● DIRECTIONS FOR THIS TASK
Copy the film review below word for word, from "The weak and" up to and including "Night in Soho.".

● TEXT SEGMENT
** start **

The weak and flailing story of Morbius lacks any sense of direction or authority as Dr Morbius searches for a cure to his lifelong illness, and finds success in a gland of a vampire bat, turning him into a vampire in the process.
In the process of losing humanity, Morbius fights his morality between blood, and the blue artificial blood introduced in the exposition dump during the opening act, whilst fighting his friend Lucien (Matt Smith) who digested his spare vampire gland serum.
Matt Smith’s role as Milo, renamed from Lucien by Morbius, is by far the best part of this film. Smith absolutely oozes charisma, and plays an antagonistic role with ease similar to his performance in Last Night in Soho.
While his performance is also heavily remanent of his role in Doctor Who, Smith outshines his co-star, and delivers every line with inflection and purpose, as opposed to Leto’s monotonous dead-behind-the-eyes delivery.
Leto comparably spends the film as an oppurtunity to look like a younger version of musician Tim Minchin. However, unlike Minchin, Leto fails to make any mark at all throughout the film – both as a performer and in his vampiric role.
Whether due to the PG-13 rating in the States, or Sony aiming to market the film to a wider audience, this bloodsucker film plays it astoundingly safe in terms of violence.
Most comically, during a fight scene, Leto performs the action of attacking a henchman, slicing his throat. No blood appears. No sign of injury, just the sound of squelching to insinuate blood.
Another fight entirely has enough distance between Morbius and the stunt actor that it looks as if Leto was practising social distancing before the legal necessity.
Unfortunately, with this being the second attempt for the Thirty Seconds to Mars musician in the superhero genre involving bats, his previous being the Joker in Suicide Squad, I begin to question if Leto is beating a dead horse, or bat, here in the hopes of finding some success.
Similarly, the lack of attention from the production team in creating a believable realm had me at times struggling to accept what I was watching.
An obvious shot of the London Underground is meant to be the New York Subway system, but anyone could tell it was the disused underground station used in V for Vendetta, Sherlock and Skyfall.
While this may sound entirely critical, it was enough to make me notice the error, and though I wasn’t enjoying the film, it added a further level of annoyance as it could have been resolved with foreplanning.
The lack of foreplanning continues, with Michael Keaton, revealed in the trailer to be MCU’s Vulture, not actually starring in the film at all until the post-credits.
Morbius consequently results in audiences wishing they were undead as poor CG and dialogue drain their life quicker than the runtime, even if Matt Smith softens the killer blow.

** end **

● INFORMATION SUPPLIED
** start **

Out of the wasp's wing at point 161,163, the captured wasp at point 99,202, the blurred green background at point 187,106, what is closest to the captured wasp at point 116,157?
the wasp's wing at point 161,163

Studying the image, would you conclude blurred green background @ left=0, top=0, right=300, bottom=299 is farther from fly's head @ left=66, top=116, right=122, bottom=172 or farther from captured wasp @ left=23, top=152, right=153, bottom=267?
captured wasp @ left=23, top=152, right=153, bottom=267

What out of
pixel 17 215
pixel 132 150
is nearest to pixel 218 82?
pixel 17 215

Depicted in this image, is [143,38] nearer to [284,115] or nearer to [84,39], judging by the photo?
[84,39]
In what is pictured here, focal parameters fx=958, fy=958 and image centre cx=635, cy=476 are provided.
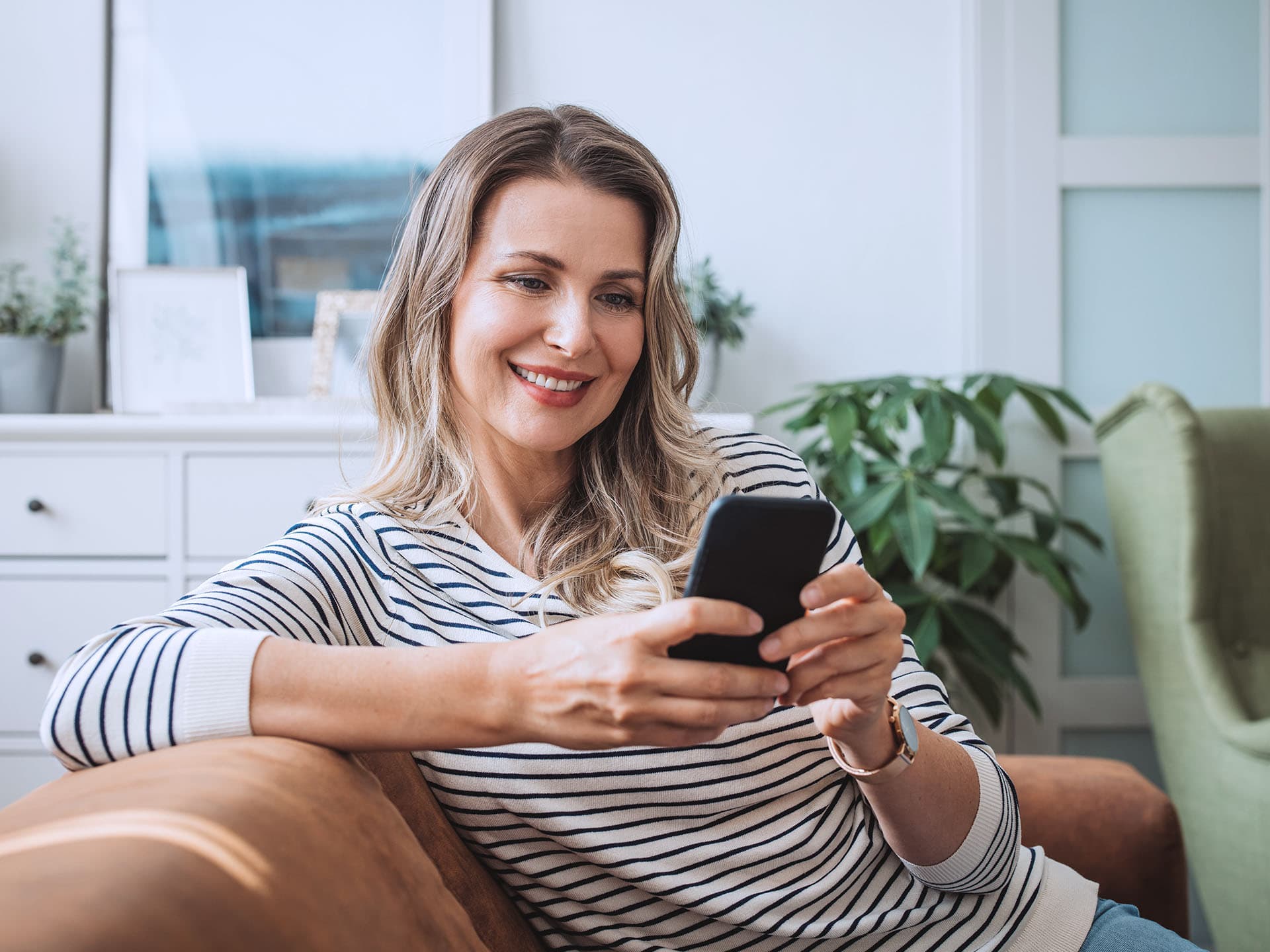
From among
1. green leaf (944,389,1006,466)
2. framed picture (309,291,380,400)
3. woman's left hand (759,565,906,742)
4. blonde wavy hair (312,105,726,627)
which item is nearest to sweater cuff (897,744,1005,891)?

** end **

● EXERCISE RESULT
The weak and flailing story of Morbius lacks any sense of direction or authority as Dr Morbius searches for a cure to his lifelong illness, and finds success in a gland of a vampire bat, turning him into a vampire in the process.
In the process of losing humanity, Morbius fights his morality between blood, and the blue artificial blood introduced in the exposition dump during the opening act, whilst fighting his friend Lucien (Matt Smith) who digested his spare vampire gland serum.
Matt Smith’s role as Milo, renamed from Lucien by Morbius, is by far the best part of this film. Smith absolutely oozes charisma, and plays an antagonistic role with ease similar to his performance in Last Night in Soho.